College admissions still won't be a meritocracy

The end of affirmative action is not the beginning of a new era of more equal admissions.

Let’s be clear about something right off the bat: College admissions is not, and has never been, a meritocracy. There has never been a time in America where academia has been so pure as to accept only the most talented souls into the ivory tower. The Supreme Court’s decision this week to strike down affirmative action as we have known it for 50 years does not change this fact.

The injustices of the past will continue to compound under this new paradigm.

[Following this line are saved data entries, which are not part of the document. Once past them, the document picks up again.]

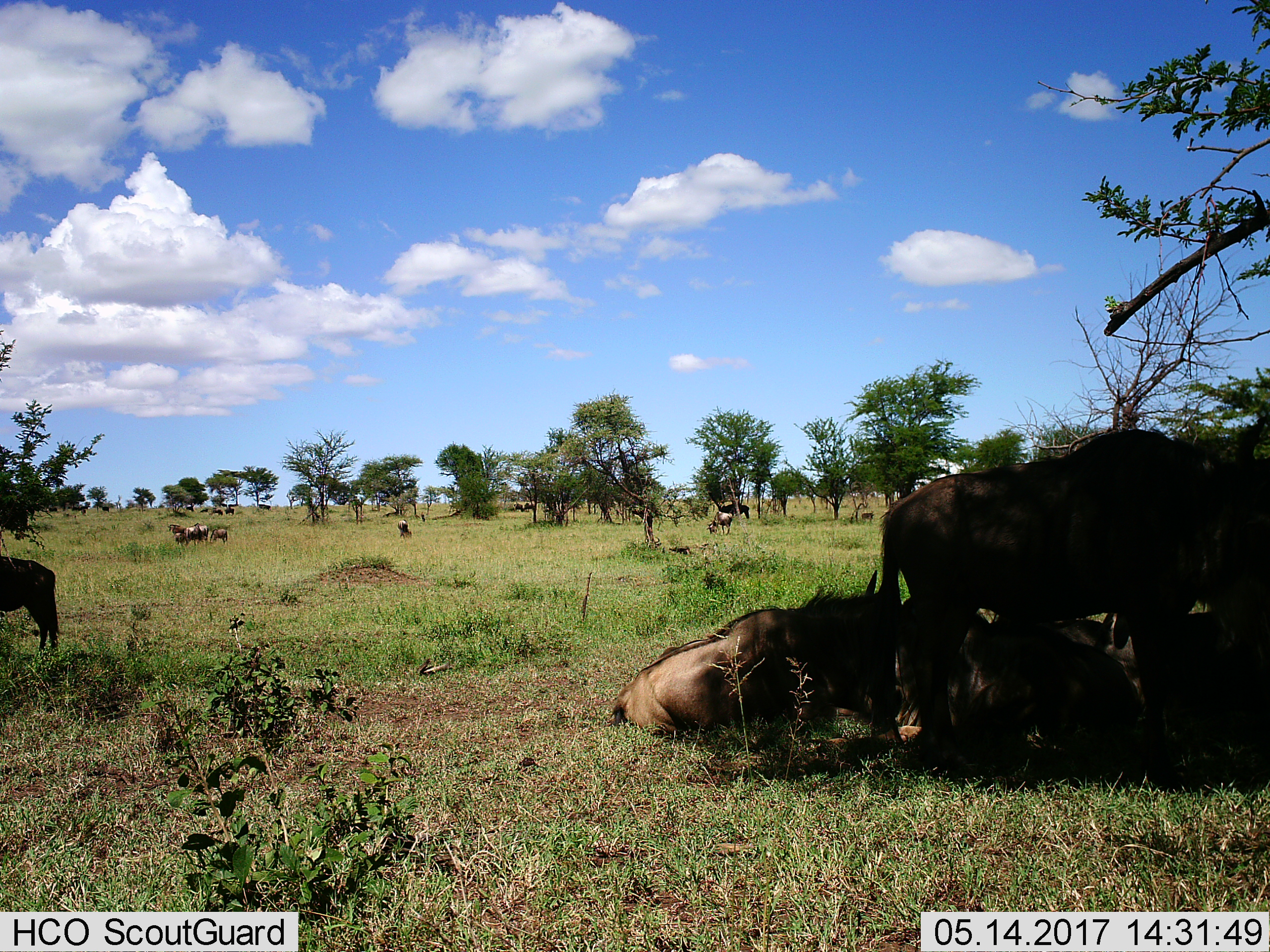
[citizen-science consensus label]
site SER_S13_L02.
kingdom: Animalia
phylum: Chordata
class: Mammalia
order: Artiodactyla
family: Bovidae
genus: Connochaetes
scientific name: Connochaetes taurinus taurinus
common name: blue wildebeest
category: wildebeestblue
Wildebeestblue (blue wildebeest) (Connochaetes taurinus taurinus), count 11-50. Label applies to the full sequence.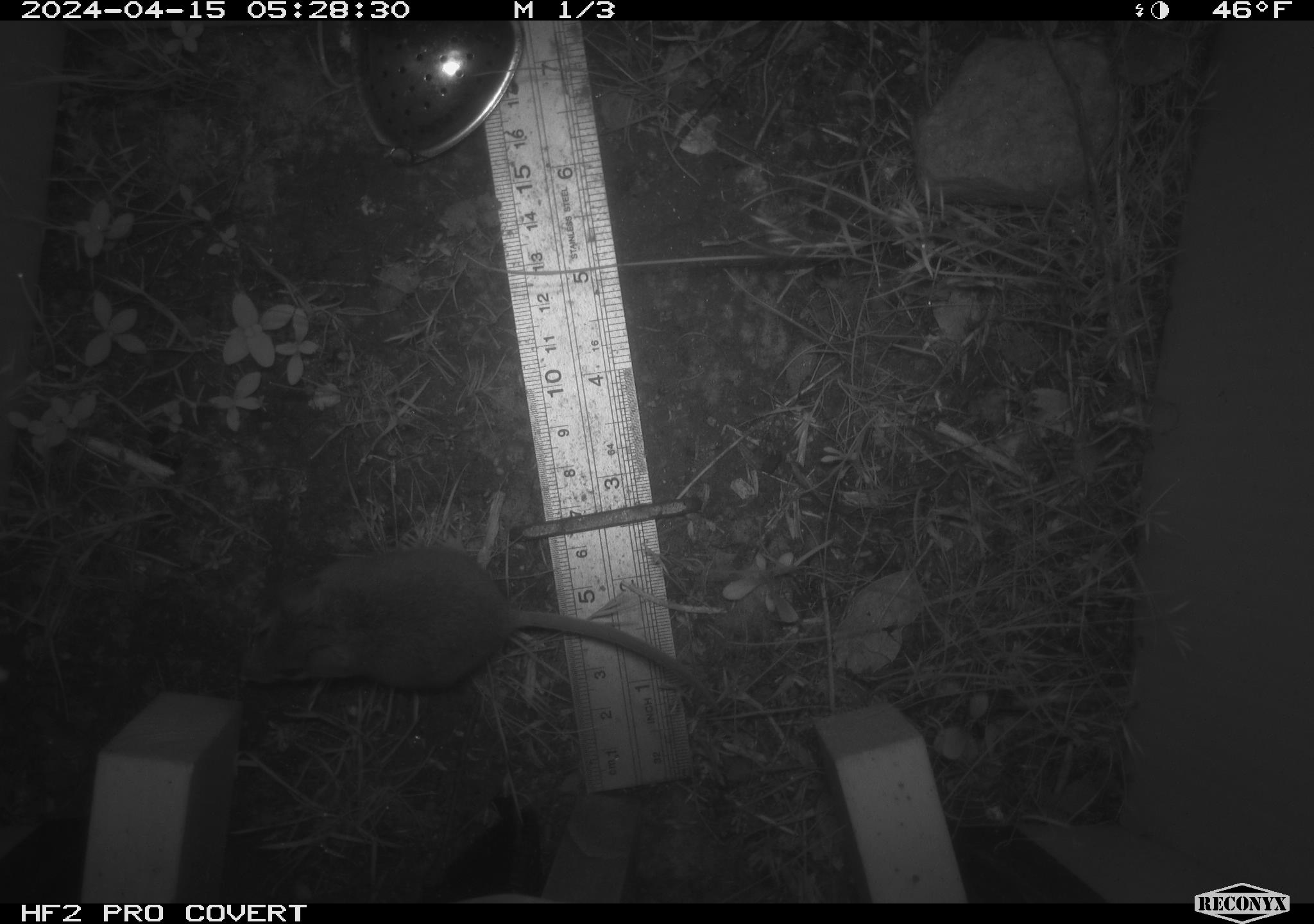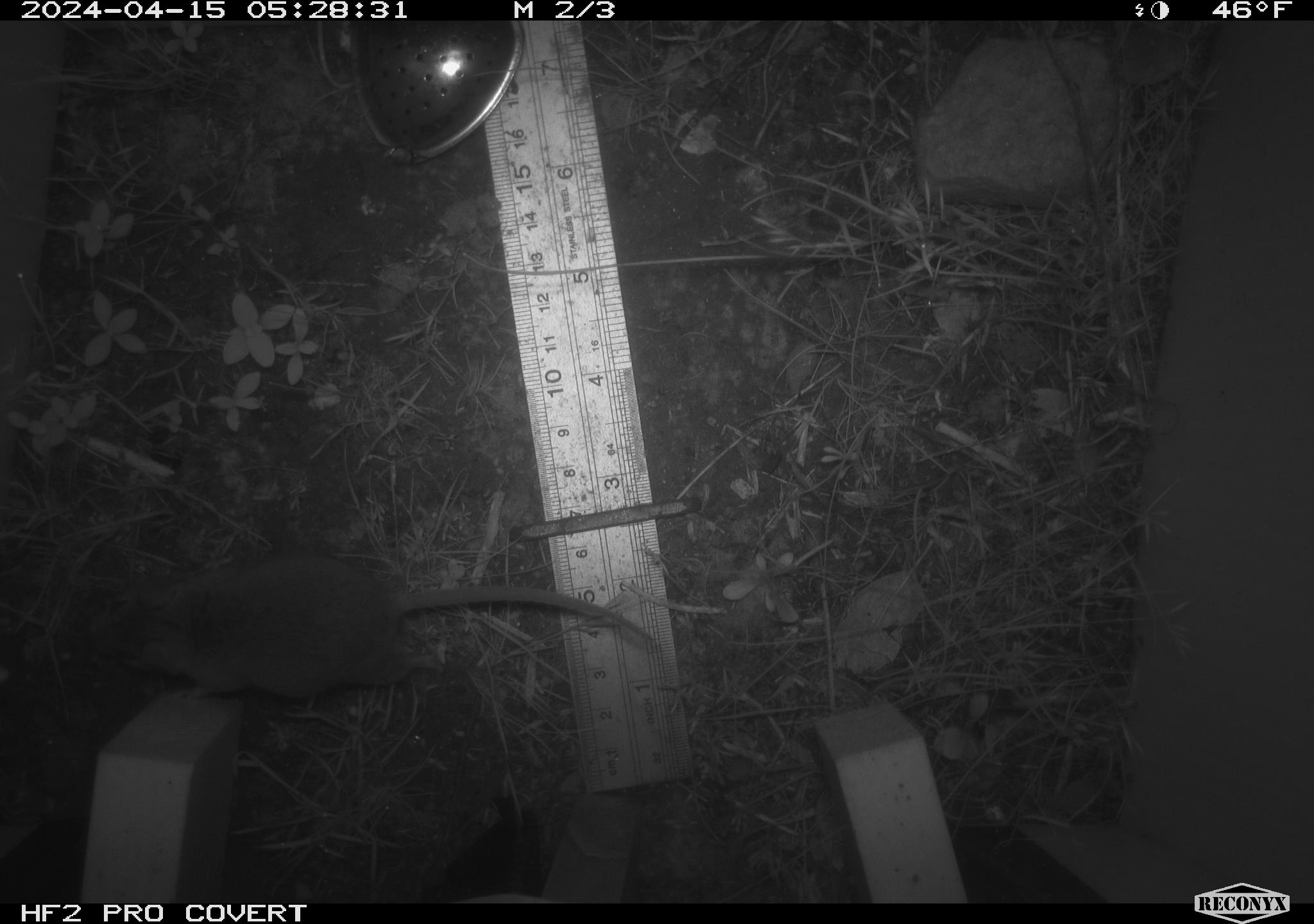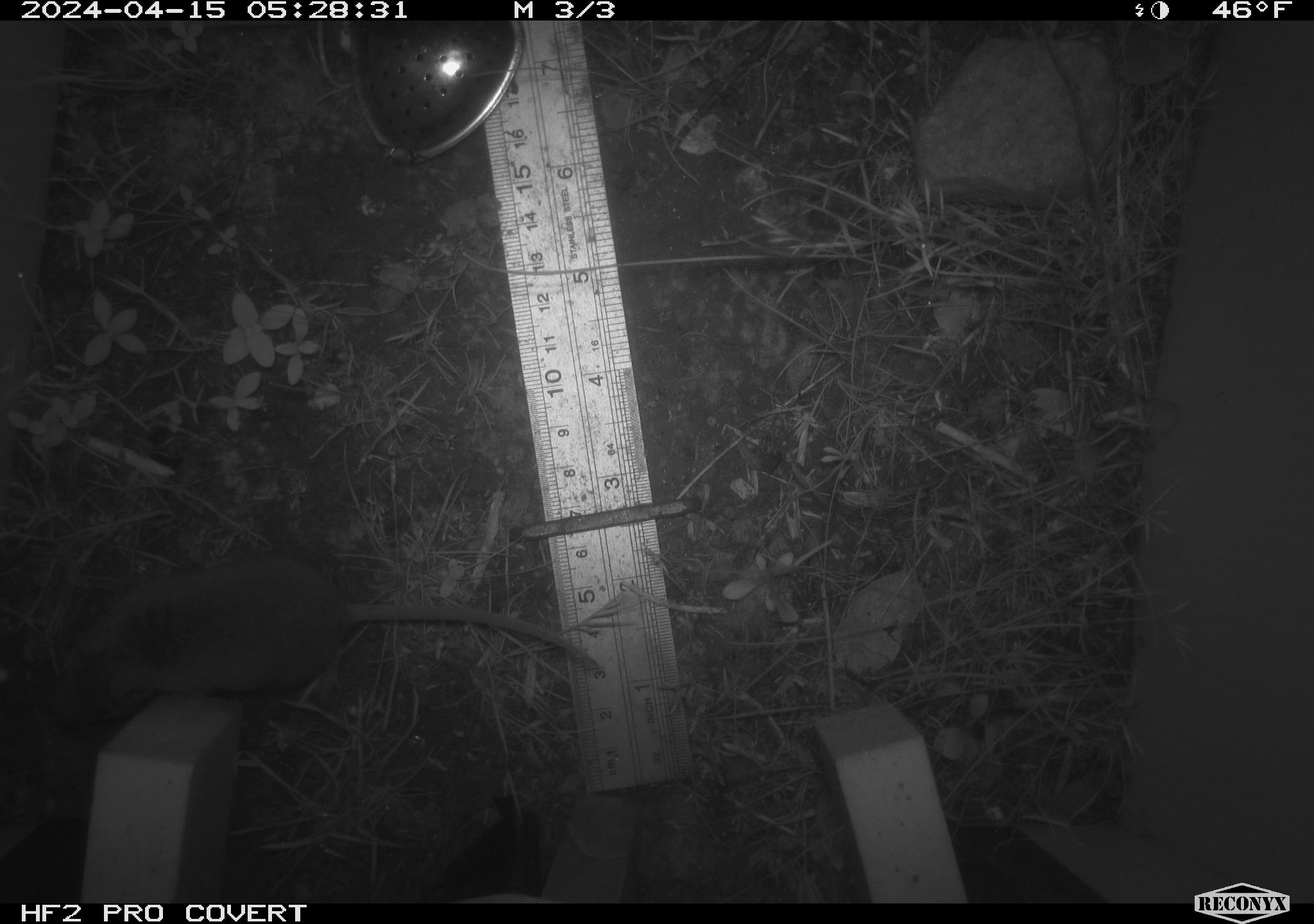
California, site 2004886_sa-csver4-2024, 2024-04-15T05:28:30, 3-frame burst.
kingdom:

Chief Justice John Roberts’ ruling is the higher education version of his opinion in Shelby County v. Holder, in which the court invalidated the major enforcement provision of the Voting Rights Act. The Shelby County decision presumed that American society had advanced to the point that racial injustices were more or less self-correcting. Roberts repeats this assumption in Thursday’s opinion, deciding that the use of race in admissions at private and public universities “cannot be reconciled with the guarantees of the Equal Protection Clause.”

The idea that allowing colleges and universities to include race as a factor in their admissions fosters inequality is a perverse misunderstanding of the purpose of the 14th Amendment. It assumes that we have transcended fully beyond a world in which certain races have been systematically held back and that there is no more need for positive adjustments to correct that imbalance. But if anything, the Supreme Court’s conservative majority has now ensured that it will be even harder for talented minds from underrepresented communities to gain a foothold in the real world, as opposed to the utopian vision that Roberts has crafted. While schools are already exploring new ways to evaluate students for admission, the injustices of the past will continue to compound under this new paradigm.

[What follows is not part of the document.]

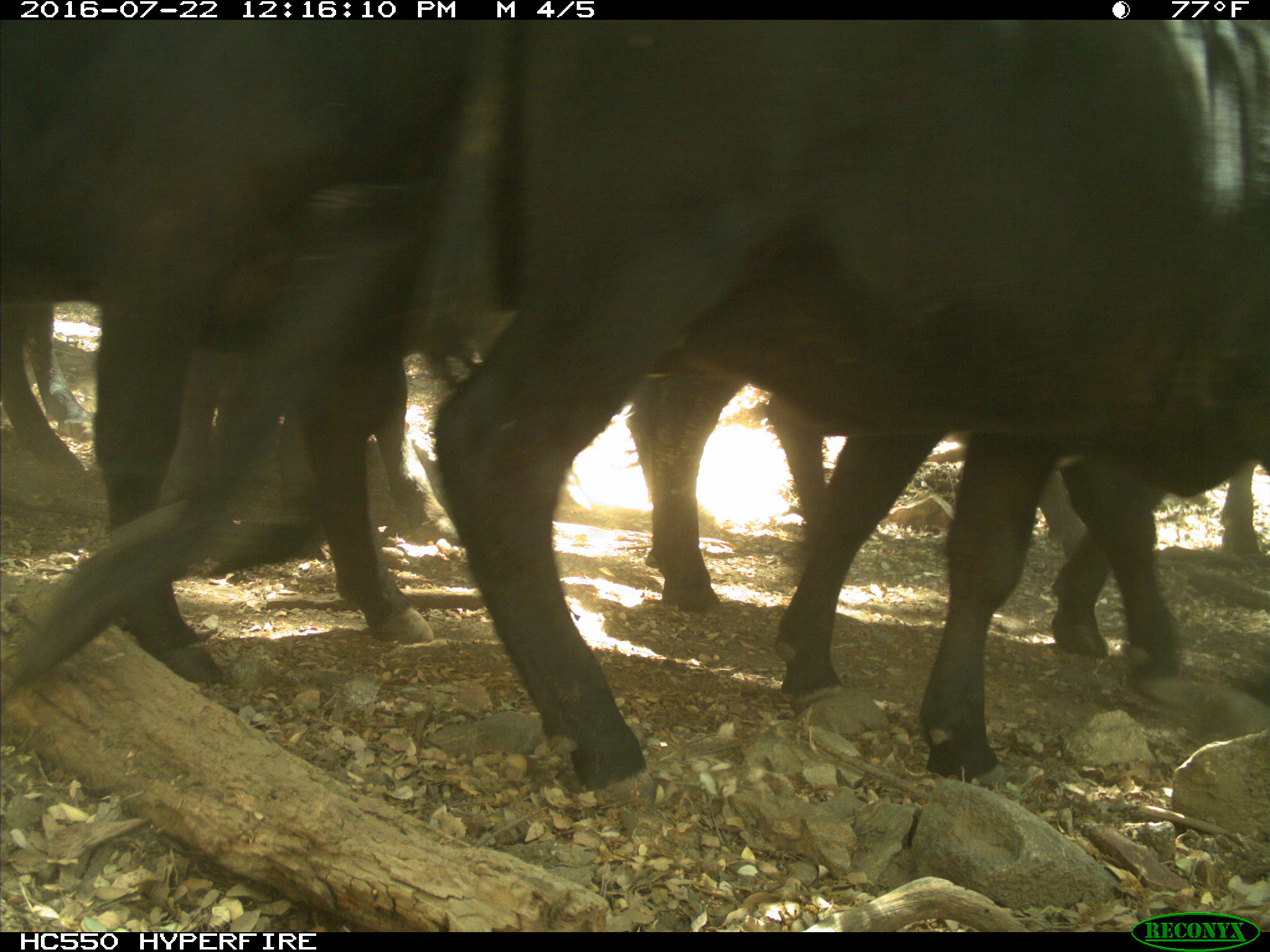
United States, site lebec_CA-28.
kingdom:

It is worth noting that the complaints in this case — as with the cases aimed at undoing affirmative action in the past — are targeted only at the most elite schools. Many of these colleges and universities will continue to use factors other than race to carve out slots for admitting students whose transcripts might not otherwise guarantee them a position. A 2019 study from the National Bureau of Economic Research found that “43% of white students admitted to Harvard University were recruited athletes, legacy students, children of faculty and staff, or on the dean’s interest list — applicants whose parents or relatives have donated to Harvard,” NBC News reported at the time.

“That number drops dramatically for Black, Latino and Asian American students, according to the study, with less than 16% each coming from those categories,” the NBC report continued. “The study also found that roughly 75% of the white students admitted from those four categories, labeled ALDCs in the study, “would have been rejected if they had been treated as white non-ALDCs.”

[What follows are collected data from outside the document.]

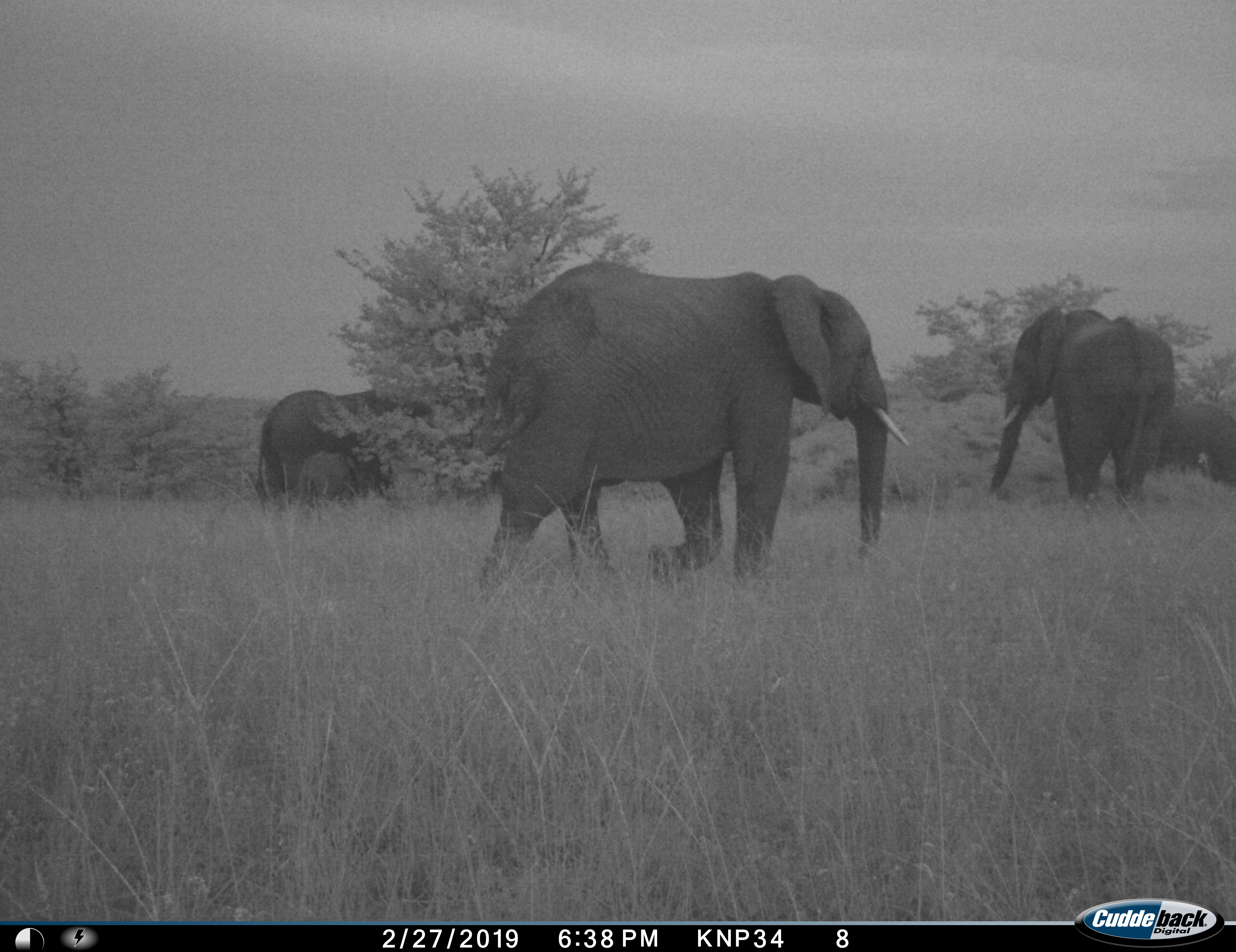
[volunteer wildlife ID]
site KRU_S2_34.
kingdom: Animalia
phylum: Chordata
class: Mammalia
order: Proboscidea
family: Elephantidae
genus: Loxodonta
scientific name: Loxodonta africana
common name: african bush elephant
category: elephant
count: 4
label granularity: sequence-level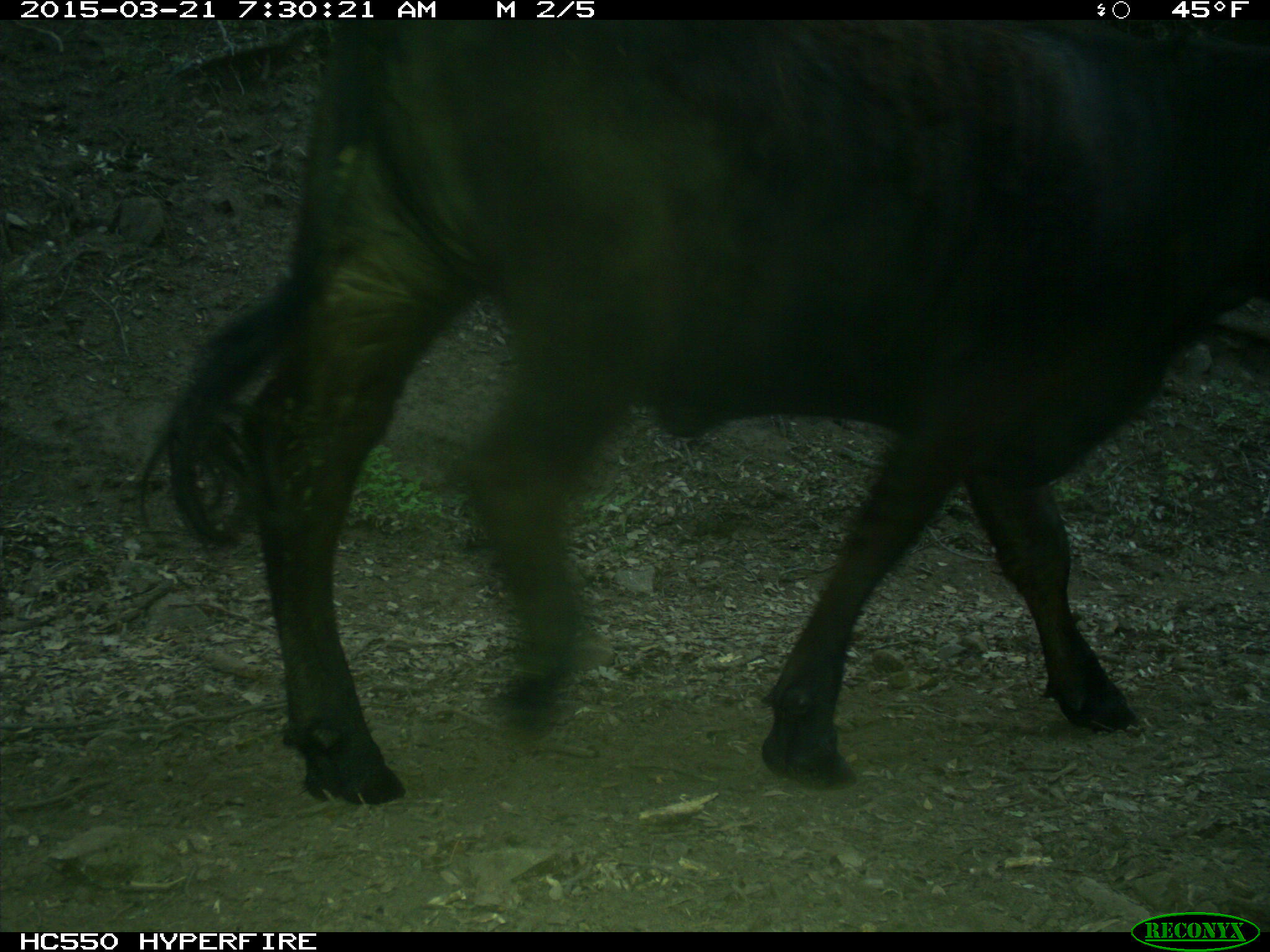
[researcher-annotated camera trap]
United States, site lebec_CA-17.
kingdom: Animalia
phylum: Chordata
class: Mammalia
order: Artiodactyla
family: Bovidae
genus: Bos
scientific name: Bos taurus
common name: domestic cow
Bos taurus (domestic cow).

Legacy admissions will continue at many of these schools, despite growing external pressure to drop them. Even Justice Clarence Thomas has called them out as being a hindrance to merit-based college admissions. Granted, he used legacy admissions as a reason to denounce the idea that it’s necessary to correct for racial discrimination, but he gets half-credit for at least acknowledging that “the entire process is poisoned by numerous exceptions to ‘merit.’”

It doesn’t hurt that legacies also tend to be from more well-off families. Even for those applicants whose families didn’t attend the school in question, money and a prestigious name can go a long way. My colleague Jarvis DeBerry pointed me to a Wall Street Journal story from 2003 in which a student who attended a prestigious boarding school pleaded in her application essay to Brown University “to be judged on her own merits and not considered as the daughter of David Halberstam, best-selling writer of ‘The Best and the Brightest’ and the baseball book, ‘Summer of ‘49.’” She was admitted after the admissions dean spent most of her visit talking baseball with her father — and with the help of a letter from a former university president, an old family friend.

Those connections to the so-called upper crust are hard for many Black and brown students to compete with, no matter how high their grades or test scores. For those that do make the cut, the overall cost of their education can be an important factor in choosing which school to attend. And it’s worth noting that this court also decided this week that the Biden administration had overstepped in its efforts to provide relief to those whose student loans have become burdensome, even if they were unable to complete their degrees.

In the same term, this court has seen fit to decide that it is proper for one branch of the government to cut off a crucial avenue for minorities to ascend the social ladder, while even narrowly framed student loan relief, which would substantially aid many of those same minorities, is outside the scope of another branch. There is no merit to be found in either decision, no guarantee that these rulings will serve to better society. Instead, the main lasting impact is to further cement generational wealth as the only real way to get ahead in America — one only has to buy their way into the right university.